We present a novel algorithm that produces accurate correction results with much less memory compared with previous solutions. The algorithm, named BLoom-filter-based Error correction Solution for high-throughput Sequencing reads (BLESS), uses a single minimum-sized Bloom filter, and is also able to tolerate a higher false-positive rate, thus allowing us to correct errors with a 40× memory usage reduction on average compared with previous methods.
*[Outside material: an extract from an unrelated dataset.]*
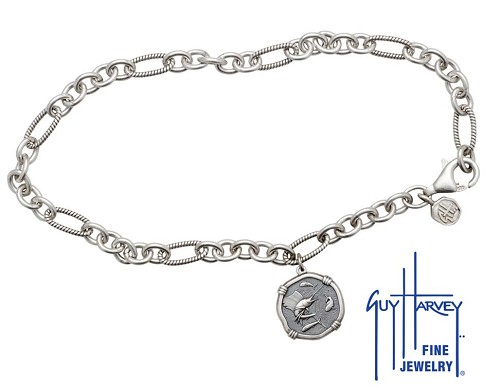 Guy Harvey Sailfish Adjustable Anklet Relic Finish 15mm Sterling Silver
Meanwhile, BLESS can extend reads like DNA assemblers to correct errors at the end of reads. Evaluations using real and simulated reads showed that BLESS could generate more accurate results than existing solutions. After errors were corrected using BLESS, 69% of initially unaligned reads could be aligned correctly. Additionally, de novo assembly results became 50% longer with 66% fewer assembly errors.
Freely available at http://sourceforge.net/p/bless-ec
Supplementary data are available at Bioinformatics online.
下一代测序(NGS)技术的快速发展导致基因组信息量呈指数级增长。然而,NGS 读取比传统测序方法的数据包含更多的错误,通过纠正这些错误可以改进下游基因组分析结果。不幸的是,所有以前的错误纠正方法都需要大量的内存,使得它不适合使用商用计算机处理来自大型基因组的读取。
我们提出了一种新的算法,与以前的解决方案相比,该算法使用的内存更少,但能产生更准确的纠正结果。该算法名为基于布隆过滤器的高通量测序读取错误纠正解决方案(BLESS),它使用单个最小尺寸的布隆过滤器,并且还能够容忍更高的假阳性率,因此,与以前的方法相比,我们可以平均减少 40 倍的内存使用来纠正错误。同时,BLESS 可以像 DNA 装配器一样扩展读取,从而纠正读取末尾的错误。使用真实和模拟读取进行的评估表明,BLESS 可以生成比现有解决方案更准确的结果。使用 BLESS 纠正错误后,最初无法对齐的读取中有 69%可以正确对齐。此外,从头组装的结果变长了 50%,组装错误减少了 66%。
可在 http://sourceforge.net/p/bless-ec 上免费获得
补充数据可在生物信息学在线获得。